* **TASK INSTRUCTIONS**
Turn the rows below into a numbered list and omit any blank lines.

* **LISTED RECORDS**

=-=-=-=-=

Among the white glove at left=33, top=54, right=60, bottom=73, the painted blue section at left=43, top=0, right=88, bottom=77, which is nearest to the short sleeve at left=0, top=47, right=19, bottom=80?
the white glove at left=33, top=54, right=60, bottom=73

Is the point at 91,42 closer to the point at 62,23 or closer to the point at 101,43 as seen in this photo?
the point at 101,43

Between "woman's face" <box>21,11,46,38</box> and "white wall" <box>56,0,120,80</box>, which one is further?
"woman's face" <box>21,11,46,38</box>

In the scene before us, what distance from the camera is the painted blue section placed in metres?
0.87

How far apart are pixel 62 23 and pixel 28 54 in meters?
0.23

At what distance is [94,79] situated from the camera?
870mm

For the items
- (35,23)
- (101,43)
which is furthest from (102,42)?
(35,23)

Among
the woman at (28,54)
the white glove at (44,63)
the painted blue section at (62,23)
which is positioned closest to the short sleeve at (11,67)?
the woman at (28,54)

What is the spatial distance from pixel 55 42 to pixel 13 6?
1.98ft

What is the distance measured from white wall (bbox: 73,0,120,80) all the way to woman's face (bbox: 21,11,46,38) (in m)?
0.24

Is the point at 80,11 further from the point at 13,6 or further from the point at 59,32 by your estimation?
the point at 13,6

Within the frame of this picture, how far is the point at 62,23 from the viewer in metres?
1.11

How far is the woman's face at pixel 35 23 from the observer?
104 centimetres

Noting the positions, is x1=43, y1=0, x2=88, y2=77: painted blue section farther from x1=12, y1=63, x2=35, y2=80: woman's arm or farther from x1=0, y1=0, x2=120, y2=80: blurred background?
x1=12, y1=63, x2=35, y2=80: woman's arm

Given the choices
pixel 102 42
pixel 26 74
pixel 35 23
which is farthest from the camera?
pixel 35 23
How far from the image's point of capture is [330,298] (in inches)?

=-=-=-=-=

* **ANSWER IN FULL**
1. Among the white glove at left=33, top=54, right=60, bottom=73, the painted blue section at left=43, top=0, right=88, bottom=77, which is nearest to the short sleeve at left=0, top=47, right=19, bottom=80?
2. the white glove at left=33, top=54, right=60, bottom=73
3. Is the point at 91,42 closer to the point at 62,23 or closer to the point at 101,43 as seen in this photo?
4. the point at 101,43
5. Between "woman's face" <box>21,11,46,38</box> and "white wall" <box>56,0,120,80</box>, which one is further?
6. "woman's face" <box>21,11,46,38</box>
7. In the scene before us, what distance from the camera is the painted blue section placed in metres?
8. 0.87
9. How far apart are pixel 62 23 and pixel 28 54 in meters?
10. 0.23
11. At what distance is [94,79] situated from the camera?
12. 870mm
13. For the items
14. - (35,23)
15. - (101,43)
16. which is furthest from (102,42)?
17. (35,23)
18. Among
19. the woman at (28,54)
20. the white glove at (44,63)
21. the painted blue section at (62,23)
22. which is positioned closest to the short sleeve at (11,67)?
23. the woman at (28,54)
24. What is the spatial distance from pixel 55 42 to pixel 13 6?
25. 1.98ft
26. What is the distance measured from white wall (bbox: 73,0,120,80) all the way to woman's face (bbox: 21,11,46,38) (in m)?
27. 0.24
28. Is the point at 80,11 further from the point at 13,6 or further from the point at 59,32 by your estimation?
29. the point at 13,6
30. Within the frame of this picture, how far is the point at 62,23 from the viewer in metres?
31. 1.11
32. How far is the woman's face at pixel 35 23 from the observer?
33. 104 centimetres
34. Noting the positions, is x1=43, y1=0, x2=88, y2=77: painted blue section farther from x1=12, y1=63, x2=35, y2=80: woman's arm or farther from x1=0, y1=0, x2=120, y2=80: blurred background?
35. x1=12, y1=63, x2=35, y2=80: woman's arm
36. Given the choices
37. pixel 102 42
38. pixel 26 74
39. pixel 35 23
40. which is farthest from the camera?
41. pixel 35 23
42. How far from the image's point of capture is [330,298] (in inches)?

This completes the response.